Mit gutem Willen gibt es einige Versuche des Dialogs, doch sie sind hier zum Scheitern verurteilt. Wer die eigene Moral als Maß aller Diskussionen setzt, sollte zunächst vor der eigenen Tür kehren, die eigenen Defizite reflektieren und bereinigen.
Erst dann kann ein echter Dialog wieder möglich werden. Doch ob jemand, der sich der eigenen moralischen Überlegenheit sicher ist, und sein Selbstwertgefühl damit speist, diesen Gedanken versteht? Wahrscheinlich nicht in der Weise, wie es wünschenswert wäre. Wer in seiner Überzeugung gefangen ist, wird Kritik selten als Einladung zur Reflexion begreifen. Vielleicht ist es aber auch gar nicht nötig, gehört zu werden – nicht in dieser Weise.

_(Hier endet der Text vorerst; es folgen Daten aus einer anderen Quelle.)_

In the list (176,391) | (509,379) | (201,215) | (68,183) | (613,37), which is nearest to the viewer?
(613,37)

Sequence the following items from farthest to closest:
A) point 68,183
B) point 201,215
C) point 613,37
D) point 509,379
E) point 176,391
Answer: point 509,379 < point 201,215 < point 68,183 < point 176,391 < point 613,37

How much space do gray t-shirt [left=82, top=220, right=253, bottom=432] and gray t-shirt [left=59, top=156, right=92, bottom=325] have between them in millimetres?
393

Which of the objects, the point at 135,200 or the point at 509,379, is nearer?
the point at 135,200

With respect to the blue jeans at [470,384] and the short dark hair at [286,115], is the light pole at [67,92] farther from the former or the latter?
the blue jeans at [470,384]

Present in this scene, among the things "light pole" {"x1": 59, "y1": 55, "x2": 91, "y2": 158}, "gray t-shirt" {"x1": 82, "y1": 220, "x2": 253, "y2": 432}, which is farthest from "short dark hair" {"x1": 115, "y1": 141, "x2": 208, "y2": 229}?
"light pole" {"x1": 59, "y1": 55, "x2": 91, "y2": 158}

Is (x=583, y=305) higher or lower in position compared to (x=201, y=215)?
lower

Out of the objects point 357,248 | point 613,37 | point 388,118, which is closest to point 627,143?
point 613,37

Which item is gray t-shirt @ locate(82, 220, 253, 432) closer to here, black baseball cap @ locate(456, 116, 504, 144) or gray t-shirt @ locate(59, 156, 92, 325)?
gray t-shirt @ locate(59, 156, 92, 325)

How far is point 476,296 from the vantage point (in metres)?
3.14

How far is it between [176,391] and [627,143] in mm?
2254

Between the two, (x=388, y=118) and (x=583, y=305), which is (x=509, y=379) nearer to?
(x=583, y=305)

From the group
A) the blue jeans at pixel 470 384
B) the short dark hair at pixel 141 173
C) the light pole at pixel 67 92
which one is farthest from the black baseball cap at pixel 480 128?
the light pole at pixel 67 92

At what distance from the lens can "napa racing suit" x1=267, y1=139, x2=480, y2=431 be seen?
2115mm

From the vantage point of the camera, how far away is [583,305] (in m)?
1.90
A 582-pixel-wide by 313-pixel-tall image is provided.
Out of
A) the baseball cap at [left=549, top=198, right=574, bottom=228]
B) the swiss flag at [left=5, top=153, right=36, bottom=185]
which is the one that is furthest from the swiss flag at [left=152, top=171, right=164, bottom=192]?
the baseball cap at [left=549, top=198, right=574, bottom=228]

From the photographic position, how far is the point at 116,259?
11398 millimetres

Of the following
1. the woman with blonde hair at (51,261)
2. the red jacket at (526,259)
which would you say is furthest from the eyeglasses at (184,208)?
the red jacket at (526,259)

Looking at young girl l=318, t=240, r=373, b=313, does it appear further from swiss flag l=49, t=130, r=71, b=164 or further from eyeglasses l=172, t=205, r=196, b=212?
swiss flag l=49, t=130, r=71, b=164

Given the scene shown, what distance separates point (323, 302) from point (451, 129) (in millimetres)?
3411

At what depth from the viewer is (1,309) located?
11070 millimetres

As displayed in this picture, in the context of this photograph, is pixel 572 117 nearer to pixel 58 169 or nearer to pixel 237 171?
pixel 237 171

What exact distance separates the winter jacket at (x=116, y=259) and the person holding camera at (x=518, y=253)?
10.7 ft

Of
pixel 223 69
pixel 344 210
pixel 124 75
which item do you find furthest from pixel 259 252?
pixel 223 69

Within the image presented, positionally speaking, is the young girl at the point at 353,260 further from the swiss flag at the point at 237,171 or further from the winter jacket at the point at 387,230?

Es geht nicht darum, jemanden zu disziplinieren oder zu belehren. Dieser Text dient nicht der Korrektur anderer, sondern dem Sortieren eigener Gedanken. Dem Versuch, Klarheit zu gewinnen über das, was trennt, und über das, was bleiben soll. Manche Gespräche enden nicht in Einigkeit, sondern im Bewusstsein, dass sie keinen gemeinsamen Boden haben. So bleibt am Ende nur die eigene Reflexion – und die Erkenntnis, dass auch Distanz eine Form von Konsequenz sein kann.
P.S. Diesen Text schrieb ich, wohl wissend, dass ich meine eigenen Defizite auch zu hinterfragen habe.